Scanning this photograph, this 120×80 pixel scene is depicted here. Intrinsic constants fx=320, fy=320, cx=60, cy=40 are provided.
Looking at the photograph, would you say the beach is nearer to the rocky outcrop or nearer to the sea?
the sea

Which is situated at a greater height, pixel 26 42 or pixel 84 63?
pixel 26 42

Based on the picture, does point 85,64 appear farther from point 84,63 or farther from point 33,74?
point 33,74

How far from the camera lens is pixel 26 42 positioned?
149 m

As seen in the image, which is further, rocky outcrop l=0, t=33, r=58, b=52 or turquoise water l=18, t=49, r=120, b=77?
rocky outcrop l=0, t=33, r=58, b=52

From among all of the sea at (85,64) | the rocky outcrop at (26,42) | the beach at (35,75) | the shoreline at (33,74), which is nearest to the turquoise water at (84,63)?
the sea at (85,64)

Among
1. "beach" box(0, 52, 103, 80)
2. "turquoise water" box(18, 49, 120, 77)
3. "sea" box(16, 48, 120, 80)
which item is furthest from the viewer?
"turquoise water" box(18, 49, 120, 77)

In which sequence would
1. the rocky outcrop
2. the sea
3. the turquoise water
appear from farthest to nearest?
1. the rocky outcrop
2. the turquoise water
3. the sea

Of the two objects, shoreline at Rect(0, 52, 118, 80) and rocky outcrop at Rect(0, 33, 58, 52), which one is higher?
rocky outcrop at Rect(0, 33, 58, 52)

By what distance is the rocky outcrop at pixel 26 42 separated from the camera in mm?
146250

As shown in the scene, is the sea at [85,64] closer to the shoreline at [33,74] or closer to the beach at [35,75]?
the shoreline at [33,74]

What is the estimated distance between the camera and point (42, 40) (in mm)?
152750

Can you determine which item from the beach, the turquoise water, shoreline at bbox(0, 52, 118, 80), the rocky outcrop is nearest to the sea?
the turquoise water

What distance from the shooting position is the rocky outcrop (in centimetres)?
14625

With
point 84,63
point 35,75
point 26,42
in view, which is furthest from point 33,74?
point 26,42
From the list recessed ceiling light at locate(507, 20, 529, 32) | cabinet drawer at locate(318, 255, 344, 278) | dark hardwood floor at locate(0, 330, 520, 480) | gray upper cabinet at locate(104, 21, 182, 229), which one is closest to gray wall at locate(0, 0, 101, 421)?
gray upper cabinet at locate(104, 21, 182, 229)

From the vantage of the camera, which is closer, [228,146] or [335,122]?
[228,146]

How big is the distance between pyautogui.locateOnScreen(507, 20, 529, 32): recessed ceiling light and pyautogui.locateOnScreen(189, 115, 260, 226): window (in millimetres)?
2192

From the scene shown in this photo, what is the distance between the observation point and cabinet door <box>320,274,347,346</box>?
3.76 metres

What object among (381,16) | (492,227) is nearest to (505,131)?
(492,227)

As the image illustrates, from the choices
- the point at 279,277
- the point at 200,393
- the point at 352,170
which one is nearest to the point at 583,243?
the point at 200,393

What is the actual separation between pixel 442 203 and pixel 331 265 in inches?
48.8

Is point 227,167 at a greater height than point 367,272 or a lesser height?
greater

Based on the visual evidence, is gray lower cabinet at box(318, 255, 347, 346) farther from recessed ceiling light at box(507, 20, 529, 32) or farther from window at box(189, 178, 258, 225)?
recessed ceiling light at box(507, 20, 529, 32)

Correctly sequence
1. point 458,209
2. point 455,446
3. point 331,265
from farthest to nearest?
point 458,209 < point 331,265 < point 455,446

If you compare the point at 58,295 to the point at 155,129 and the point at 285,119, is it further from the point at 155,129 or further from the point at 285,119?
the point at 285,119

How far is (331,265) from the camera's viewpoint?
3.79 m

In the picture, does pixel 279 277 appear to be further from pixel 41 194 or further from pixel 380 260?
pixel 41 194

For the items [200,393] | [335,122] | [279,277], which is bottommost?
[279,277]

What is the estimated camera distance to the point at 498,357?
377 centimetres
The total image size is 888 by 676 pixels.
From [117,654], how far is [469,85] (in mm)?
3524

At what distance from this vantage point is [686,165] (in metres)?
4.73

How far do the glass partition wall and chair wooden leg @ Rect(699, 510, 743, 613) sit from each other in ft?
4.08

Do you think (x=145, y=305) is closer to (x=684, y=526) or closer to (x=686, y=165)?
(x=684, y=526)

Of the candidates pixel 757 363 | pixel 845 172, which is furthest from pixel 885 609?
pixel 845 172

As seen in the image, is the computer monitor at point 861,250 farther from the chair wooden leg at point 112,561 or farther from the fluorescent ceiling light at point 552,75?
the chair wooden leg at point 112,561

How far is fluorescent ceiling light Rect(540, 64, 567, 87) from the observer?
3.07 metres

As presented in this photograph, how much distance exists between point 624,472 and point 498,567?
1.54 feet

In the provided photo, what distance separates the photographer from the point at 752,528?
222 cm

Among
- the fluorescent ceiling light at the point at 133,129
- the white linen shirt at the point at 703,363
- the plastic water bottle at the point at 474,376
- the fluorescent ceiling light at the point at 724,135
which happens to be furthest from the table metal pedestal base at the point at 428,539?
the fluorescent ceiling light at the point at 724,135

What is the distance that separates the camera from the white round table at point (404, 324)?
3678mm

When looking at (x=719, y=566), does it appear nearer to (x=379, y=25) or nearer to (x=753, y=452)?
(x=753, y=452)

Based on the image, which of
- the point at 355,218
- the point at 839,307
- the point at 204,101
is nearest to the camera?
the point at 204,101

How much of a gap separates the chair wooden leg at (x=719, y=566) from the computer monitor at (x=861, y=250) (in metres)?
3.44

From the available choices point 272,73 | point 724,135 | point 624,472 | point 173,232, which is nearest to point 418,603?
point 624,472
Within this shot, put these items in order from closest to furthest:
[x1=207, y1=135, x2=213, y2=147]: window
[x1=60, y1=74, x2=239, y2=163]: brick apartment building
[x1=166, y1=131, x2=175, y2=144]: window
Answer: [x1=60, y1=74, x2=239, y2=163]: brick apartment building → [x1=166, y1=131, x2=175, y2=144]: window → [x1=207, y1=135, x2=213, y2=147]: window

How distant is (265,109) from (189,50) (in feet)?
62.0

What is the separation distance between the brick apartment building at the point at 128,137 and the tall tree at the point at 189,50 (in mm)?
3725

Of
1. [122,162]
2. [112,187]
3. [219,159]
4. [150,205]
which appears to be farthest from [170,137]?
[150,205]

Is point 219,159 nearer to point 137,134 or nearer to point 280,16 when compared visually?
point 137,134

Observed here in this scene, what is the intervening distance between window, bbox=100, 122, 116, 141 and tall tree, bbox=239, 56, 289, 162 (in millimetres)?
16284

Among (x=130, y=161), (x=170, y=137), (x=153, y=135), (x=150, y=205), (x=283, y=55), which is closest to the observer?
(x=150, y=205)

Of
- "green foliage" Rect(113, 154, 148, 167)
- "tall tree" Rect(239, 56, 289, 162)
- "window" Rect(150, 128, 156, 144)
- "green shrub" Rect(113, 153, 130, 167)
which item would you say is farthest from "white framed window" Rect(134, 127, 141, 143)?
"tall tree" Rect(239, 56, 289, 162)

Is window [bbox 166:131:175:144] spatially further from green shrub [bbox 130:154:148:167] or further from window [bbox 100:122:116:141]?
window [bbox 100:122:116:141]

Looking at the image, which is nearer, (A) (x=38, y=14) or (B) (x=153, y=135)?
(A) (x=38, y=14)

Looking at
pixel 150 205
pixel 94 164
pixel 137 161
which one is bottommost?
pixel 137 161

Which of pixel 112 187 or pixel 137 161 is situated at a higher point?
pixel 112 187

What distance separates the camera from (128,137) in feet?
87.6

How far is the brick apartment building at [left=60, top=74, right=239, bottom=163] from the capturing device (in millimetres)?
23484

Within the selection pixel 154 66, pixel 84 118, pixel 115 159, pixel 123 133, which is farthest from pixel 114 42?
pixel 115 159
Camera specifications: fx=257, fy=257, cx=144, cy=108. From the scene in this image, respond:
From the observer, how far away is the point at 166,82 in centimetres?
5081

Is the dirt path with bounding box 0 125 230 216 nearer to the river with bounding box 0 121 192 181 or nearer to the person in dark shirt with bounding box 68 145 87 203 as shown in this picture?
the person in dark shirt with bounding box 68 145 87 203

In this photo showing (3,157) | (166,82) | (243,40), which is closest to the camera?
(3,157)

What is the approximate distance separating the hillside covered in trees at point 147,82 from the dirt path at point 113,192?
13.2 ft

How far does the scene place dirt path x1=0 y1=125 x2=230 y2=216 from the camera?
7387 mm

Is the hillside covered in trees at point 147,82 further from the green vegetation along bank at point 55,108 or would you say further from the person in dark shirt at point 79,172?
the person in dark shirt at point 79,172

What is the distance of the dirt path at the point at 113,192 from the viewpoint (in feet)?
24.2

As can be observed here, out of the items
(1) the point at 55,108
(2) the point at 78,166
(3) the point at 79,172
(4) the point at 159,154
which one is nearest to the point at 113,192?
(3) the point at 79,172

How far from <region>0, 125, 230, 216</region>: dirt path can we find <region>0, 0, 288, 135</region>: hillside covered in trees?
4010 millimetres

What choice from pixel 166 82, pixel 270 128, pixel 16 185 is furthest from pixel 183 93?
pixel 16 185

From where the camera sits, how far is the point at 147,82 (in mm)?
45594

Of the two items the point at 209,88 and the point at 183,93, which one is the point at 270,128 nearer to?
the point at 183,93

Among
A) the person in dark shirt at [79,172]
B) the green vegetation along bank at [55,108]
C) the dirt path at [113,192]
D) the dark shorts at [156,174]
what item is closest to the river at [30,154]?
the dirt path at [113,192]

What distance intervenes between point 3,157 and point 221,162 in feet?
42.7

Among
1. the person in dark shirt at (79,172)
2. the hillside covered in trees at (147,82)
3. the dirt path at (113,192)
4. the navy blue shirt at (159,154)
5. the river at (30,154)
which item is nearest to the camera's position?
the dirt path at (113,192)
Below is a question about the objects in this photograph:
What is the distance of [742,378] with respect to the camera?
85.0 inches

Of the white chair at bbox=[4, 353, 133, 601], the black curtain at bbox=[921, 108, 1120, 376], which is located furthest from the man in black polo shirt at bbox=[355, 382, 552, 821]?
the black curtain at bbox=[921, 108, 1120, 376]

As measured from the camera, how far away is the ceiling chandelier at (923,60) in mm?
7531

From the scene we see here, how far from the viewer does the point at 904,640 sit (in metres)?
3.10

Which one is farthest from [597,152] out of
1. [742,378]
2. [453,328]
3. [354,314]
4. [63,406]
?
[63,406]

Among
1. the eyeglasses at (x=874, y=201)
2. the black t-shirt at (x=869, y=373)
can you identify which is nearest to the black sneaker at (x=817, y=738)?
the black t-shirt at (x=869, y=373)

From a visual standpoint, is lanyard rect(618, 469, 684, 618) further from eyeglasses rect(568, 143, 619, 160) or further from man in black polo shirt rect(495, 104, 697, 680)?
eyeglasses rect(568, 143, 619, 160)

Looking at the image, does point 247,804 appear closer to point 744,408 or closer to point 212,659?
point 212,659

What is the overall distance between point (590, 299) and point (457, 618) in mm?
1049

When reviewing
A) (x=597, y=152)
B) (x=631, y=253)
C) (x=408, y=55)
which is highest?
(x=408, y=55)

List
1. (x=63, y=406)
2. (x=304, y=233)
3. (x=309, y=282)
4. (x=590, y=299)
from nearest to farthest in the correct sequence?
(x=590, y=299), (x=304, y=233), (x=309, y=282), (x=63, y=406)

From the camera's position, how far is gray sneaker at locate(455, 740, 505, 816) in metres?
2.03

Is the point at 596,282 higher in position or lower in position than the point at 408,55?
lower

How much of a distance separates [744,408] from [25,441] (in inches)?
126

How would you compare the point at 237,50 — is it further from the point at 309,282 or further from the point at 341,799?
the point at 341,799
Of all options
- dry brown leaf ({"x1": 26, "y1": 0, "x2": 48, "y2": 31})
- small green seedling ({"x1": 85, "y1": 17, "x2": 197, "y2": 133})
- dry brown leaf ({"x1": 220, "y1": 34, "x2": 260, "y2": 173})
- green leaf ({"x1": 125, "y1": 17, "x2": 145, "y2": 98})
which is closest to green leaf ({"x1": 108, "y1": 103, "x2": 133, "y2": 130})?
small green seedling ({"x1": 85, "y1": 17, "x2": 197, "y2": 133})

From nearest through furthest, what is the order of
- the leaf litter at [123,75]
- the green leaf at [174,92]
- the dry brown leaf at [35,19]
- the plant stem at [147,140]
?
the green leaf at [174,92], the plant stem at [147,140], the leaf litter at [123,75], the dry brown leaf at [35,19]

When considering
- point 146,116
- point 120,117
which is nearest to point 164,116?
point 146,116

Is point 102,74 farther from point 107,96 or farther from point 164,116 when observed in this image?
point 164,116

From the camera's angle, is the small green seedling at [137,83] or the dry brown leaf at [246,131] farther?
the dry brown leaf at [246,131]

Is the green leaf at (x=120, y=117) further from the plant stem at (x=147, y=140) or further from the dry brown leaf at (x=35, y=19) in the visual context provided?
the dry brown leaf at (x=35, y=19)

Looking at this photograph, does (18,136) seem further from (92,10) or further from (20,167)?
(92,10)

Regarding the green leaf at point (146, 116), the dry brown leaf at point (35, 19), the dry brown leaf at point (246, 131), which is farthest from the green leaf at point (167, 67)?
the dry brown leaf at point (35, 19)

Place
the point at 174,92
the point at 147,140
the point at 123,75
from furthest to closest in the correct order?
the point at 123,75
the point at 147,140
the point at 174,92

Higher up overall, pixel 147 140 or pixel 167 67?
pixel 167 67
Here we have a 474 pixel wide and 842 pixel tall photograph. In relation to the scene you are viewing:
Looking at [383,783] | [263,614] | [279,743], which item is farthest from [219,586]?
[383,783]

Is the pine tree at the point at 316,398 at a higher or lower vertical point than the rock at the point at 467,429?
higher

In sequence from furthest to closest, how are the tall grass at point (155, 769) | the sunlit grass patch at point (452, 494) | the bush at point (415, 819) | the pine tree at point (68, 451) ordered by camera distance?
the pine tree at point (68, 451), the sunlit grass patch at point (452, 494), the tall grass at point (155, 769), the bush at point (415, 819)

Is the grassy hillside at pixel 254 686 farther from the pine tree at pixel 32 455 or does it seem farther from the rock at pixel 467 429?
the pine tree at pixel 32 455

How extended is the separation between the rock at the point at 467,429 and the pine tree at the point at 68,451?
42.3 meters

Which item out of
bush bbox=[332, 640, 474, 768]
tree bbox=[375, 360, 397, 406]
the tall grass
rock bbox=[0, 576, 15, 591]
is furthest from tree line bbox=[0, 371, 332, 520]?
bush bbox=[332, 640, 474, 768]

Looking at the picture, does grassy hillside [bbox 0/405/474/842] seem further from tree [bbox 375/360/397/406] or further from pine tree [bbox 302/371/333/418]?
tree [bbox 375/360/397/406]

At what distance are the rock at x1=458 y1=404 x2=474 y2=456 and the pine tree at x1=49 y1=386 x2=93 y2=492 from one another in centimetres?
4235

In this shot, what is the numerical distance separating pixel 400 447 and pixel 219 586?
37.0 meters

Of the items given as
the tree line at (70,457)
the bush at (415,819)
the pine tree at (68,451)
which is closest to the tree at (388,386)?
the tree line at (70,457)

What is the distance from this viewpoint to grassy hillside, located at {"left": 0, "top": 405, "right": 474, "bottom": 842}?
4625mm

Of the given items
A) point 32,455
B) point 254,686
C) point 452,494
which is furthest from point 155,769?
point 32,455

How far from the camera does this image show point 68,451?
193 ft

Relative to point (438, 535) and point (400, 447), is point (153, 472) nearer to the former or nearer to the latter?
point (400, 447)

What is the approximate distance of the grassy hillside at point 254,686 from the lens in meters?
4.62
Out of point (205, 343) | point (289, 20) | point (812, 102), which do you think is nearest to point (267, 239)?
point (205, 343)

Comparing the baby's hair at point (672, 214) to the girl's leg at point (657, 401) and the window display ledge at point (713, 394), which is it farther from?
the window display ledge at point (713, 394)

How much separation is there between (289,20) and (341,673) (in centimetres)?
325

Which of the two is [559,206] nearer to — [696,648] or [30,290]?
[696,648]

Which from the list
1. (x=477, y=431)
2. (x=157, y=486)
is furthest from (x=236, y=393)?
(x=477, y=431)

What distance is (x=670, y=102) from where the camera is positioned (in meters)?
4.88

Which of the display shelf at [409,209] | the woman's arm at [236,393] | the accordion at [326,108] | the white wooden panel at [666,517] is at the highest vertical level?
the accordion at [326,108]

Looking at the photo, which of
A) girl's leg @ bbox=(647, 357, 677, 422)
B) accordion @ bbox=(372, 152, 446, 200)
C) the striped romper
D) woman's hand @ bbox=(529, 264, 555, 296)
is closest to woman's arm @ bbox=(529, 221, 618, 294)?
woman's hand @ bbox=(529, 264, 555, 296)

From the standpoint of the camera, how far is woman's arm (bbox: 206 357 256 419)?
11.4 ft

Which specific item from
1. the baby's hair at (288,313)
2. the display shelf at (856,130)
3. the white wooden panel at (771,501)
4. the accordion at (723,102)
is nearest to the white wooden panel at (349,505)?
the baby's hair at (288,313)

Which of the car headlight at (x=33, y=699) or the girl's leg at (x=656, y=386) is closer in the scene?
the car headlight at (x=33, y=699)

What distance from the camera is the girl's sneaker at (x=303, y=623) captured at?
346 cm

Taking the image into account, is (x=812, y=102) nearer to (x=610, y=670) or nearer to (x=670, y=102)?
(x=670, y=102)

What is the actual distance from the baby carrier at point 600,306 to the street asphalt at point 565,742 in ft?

Given problem
Rewrite the records as a Markdown table with the columns Row and Line, starting at the line that contains "How extended is" and ending at the line that contains "37.0 meters". Omit blank lines and number the remaining lines in order.

Expected output
| Row | Line |
|---|---|
| 1 | How extended is the separation between the rock at the point at 467,429 and the pine tree at the point at 68,451? |
| 2 | 42.3 meters |
| 3 | Which item out of |
| 4 | bush bbox=[332, 640, 474, 768] |
| 5 | tree bbox=[375, 360, 397, 406] |
| 6 | the tall grass |
| 7 | rock bbox=[0, 576, 15, 591] |
| 8 | is furthest from tree line bbox=[0, 371, 332, 520]? |
| 9 | bush bbox=[332, 640, 474, 768] |
| 10 | Looking at the picture, does grassy hillside [bbox 0/405/474/842] seem further from tree [bbox 375/360/397/406] or further from pine tree [bbox 302/371/333/418]? |
| 11 | tree [bbox 375/360/397/406] |
| 12 | At what distance are the rock at x1=458 y1=404 x2=474 y2=456 and the pine tree at x1=49 y1=386 x2=93 y2=492 from one another in centimetres? |
| 13 | 4235 |
| 14 | In this shot, what is the numerical distance separating pixel 400 447 and pixel 219 586? |
| 15 | 37.0 meters |